A physiological and behavioral mechanism for leaf-herbivore induced systemic root resistance

Authors: ERB, MATTHIAS - University Of Bern; MARTI, GUILLAUME - University Of Geneva; ROBERT, CHRISTELLE - University Of Neuchatel; LU, JING - Max Planck Institute For Biogeochemistry; DOYEN, GWLADYS R. - University Of Neuchatel; VILLARD, NEIL - University Of Neuchatel; BARRIERE, YVES - Inra, Génétique Animale Et Biologie Intégrative , Jouy-En-josas, France; French, Bryan; WOLFENDER, JEAN-LUC - University Of Geneva; TURLINGS, TED C. - University Of Neuchatel

Submitted to: Plant Physiology
Publication Type: Peer Reviewed Journal
Publication Acceptance Date: 8/9/2015
Publication Date: 12/1/2015
Citation: Erb, M., Marti, G., Robert, C., Lu, J., Doyen, G., Villard, N., Barriere, Y., French, B.W., Wolfender, J., Turlings, T.J. 2015. A physiological and behavioral mechanism for leaf-herbivore induced systemic root resistance. Plant Physiology. 169: 2884-2894.

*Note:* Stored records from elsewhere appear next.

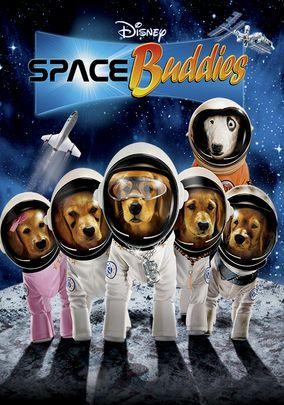 Space Buddies Netflix Space Movies Buddy Movie Childrens Movies
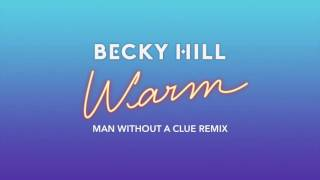 Becky Hill - Warm (Man Without A Clue Remix)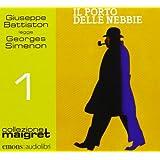 Il porto delle nebbie letto da Giuseppe Battiston. Audiolibro. CD Audio formato MP3
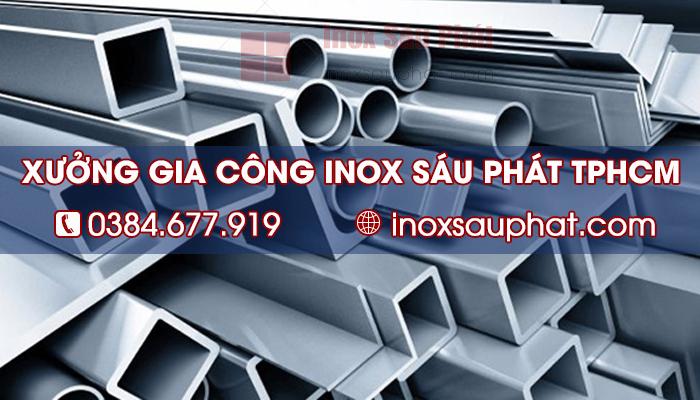 Xưởng gia công inox ở TPHCM - Inox Sáu Phát
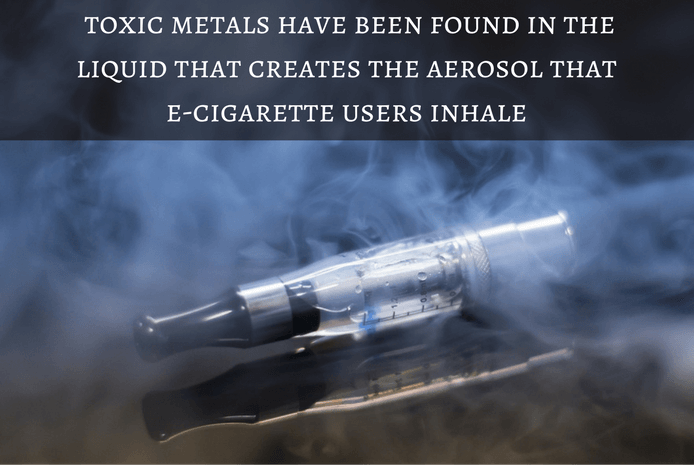 Toxic metals found in e-cigarettes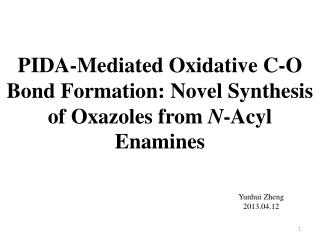 PIDA-Mediated Oxidative C-O Bond Formation: Novel Synthesis of  Oxazoles  from  N - Acyl Enamines
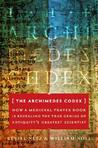 The Archimedes Codex: How a Medieval Prayer Book Is Revealing the True Genius of Antiquity's Greatest Scientist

Interpretive Summary: Indirect plant-mediated interactions between herbivores, such as those between spatially separated leaf and root feeding insects sharing a host plant, are important drivers of community composition in terrestrial ecosystems. Although it is widely known that leaf-feeding insects often reduce the impact of root-feeding insects, little is known about the underlying systemic changes in root physiology and the associated behavioral responses of the root feeders. Here, we report the behavioral effects of a caterpillar feeding on corn leaves on the root-feeding beetle larvae of the western corn rootworm (WCR), a major pest of corn. WCR strongly avoided leaf-infested plants by recognizing physiological changes in soluble root components. The avoidance response occurred within 1 hour and was induced by real and mimicked herbivory, but not wounding alone. Roots of leaf-infested plants showed altered patterns in soluble free and soluble conjugated phenolic acids. Biochemical inhibition and genetic manipulation of phenolic acid biosynthesis led to a complete disappearance of the avoidance response of WCR larvae. In addition, bioactivity guided fractionation revealed a direct link between the avoidance response of WCR and changes in soluble conjugated phenolic acids in the roots of leaf-attacked plants. Our study provides a physiological mechanism for a behavioral pattern that explains the negative effect of leaf-attack on a root feeding insect. It also opens up the possibility to reduce WCR populations in the field by genetically mimicking leaf-herbivore induced changes in root phenylpropanoid patterns.

Technical Abstract: Indirect plant-mediated interactions between herbivores are important drivers of community composition in terrestrial ecosystems. Among the most striking examples are the strong indirect interactions between spatially separated leaf and root feeding insects sharing a host plant. Although leaf-feeders generally reduce the performance of root herbivores, little is known about the underlying systemic changes in root physiology and the associated behavioral responses of the root feeders. We investigated the consequences of maize leaf-infestation by Spodoptera littoralis caterpillars for the root-feeding larvae of the beetle Diabrotica virgifera, a major pest of maize. Diabrotica virgifera strongly avoided leaf-infested plants by recognizing systemic changes in soluble root components. The avoidance response occurred within 1 hours and was induced by real and mimicked herbivory, but not wounding alone. Roots of leaf-infested plants showed altered patterns in soluble free and soluble conjugated phenolic acids. Biochemical inhibition and genetic manipulation of phenolic acid biosynthesis led to a complete disappearance of the avoidance response of D. virgifera. Furthermore, bioactivity guided fractionation revealed a direct link between the avoidance response of D. virgifera and changes in soluble conjugated phenolic acids in the roots of leaf-attacked plants. Our study provides a physiological mechanism for a behavioral pattern which explains the negative effect of leaf-attack on a root feeding insect. Furthermore, it opens up the possibility to control D. virgifera in the field by genetically mimicking leaf-herbivore induced changes in root phenylpropanoid patterns.